* **Aim of the exercise**
Retype the entries from the line containing "Alicate de Acero" through the line containing "Gustave Dore Moïse", both included, without the pictures.

* **Data excerpts**
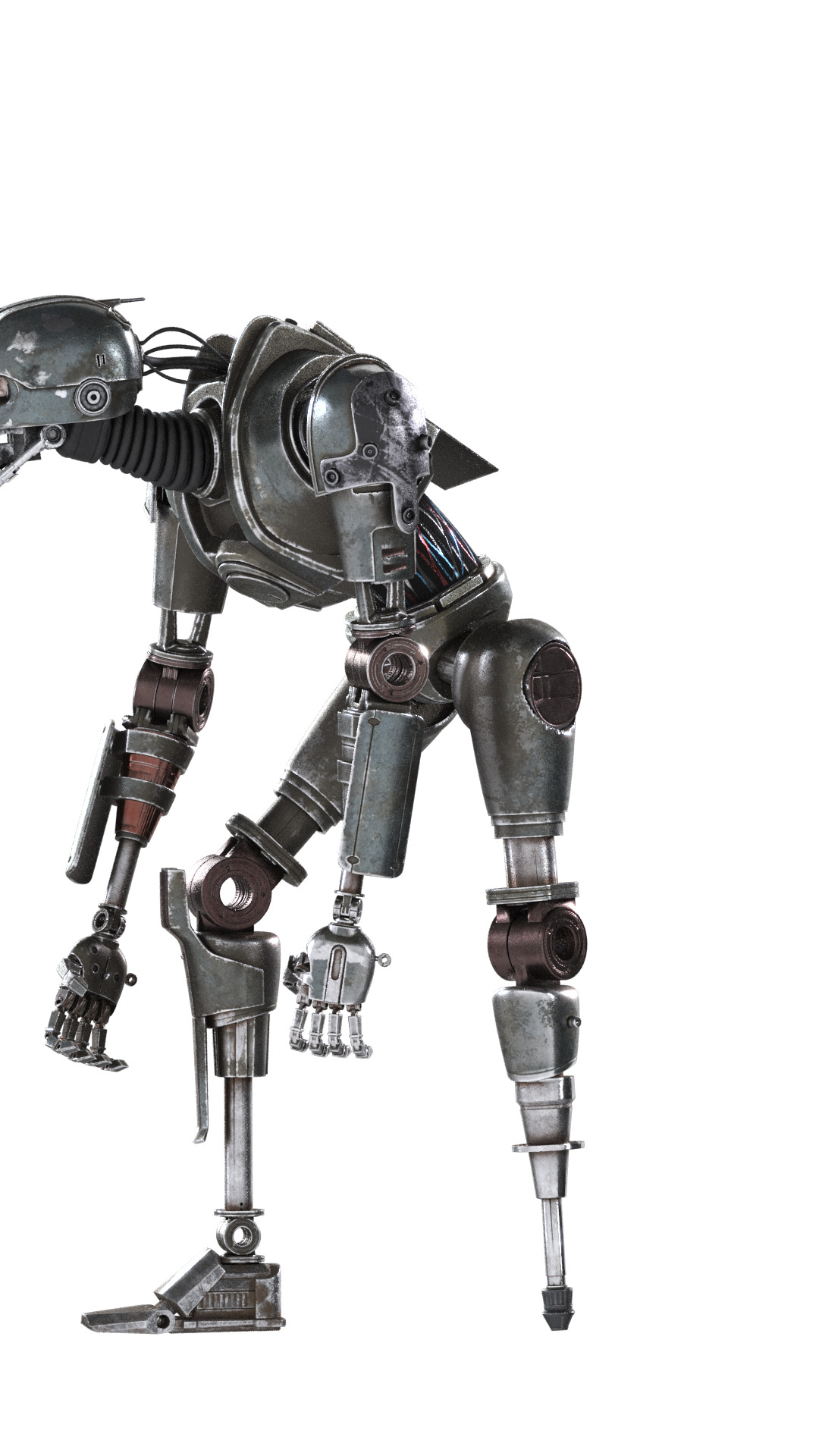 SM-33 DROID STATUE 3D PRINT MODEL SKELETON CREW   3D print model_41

==

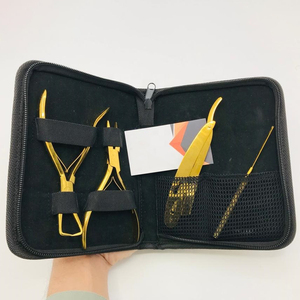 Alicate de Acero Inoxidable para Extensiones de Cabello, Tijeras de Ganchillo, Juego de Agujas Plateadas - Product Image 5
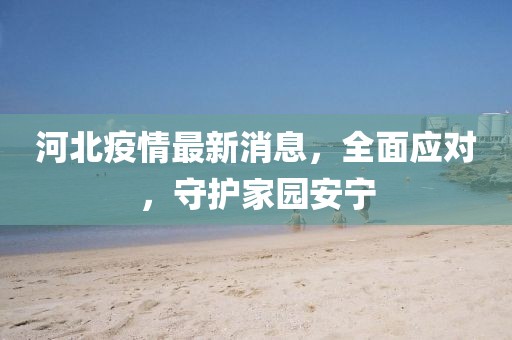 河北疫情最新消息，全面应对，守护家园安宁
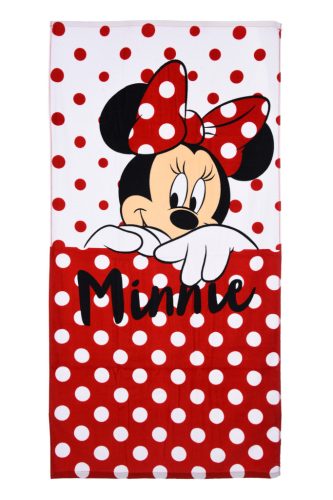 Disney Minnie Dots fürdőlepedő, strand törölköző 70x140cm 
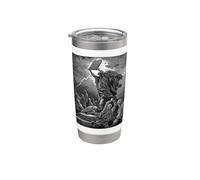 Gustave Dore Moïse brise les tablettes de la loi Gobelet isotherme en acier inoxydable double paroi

...

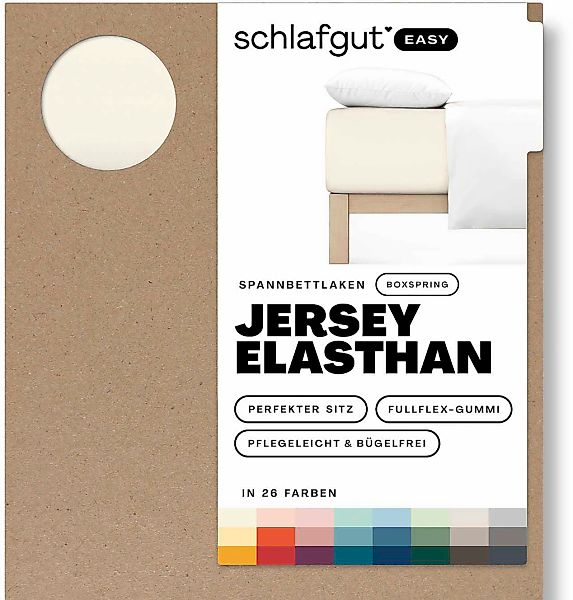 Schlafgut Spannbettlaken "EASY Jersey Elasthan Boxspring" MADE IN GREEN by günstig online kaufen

* **Answer space**
 Alicate de Acero Inoxidable para Extensiones de Cabello, Tijeras de Ganchillo, Juego de Agujas Plateadas - Product Image 5
 河北疫情最新消息，全面应对，守护家园安宁
 Disney Minnie Dots fürdőlepedő, strand törölköző 70x140cm 
 Gustave Dore Moïse brise les tablettes de la loi Gobelet isotherme en acier inoxydable double paroi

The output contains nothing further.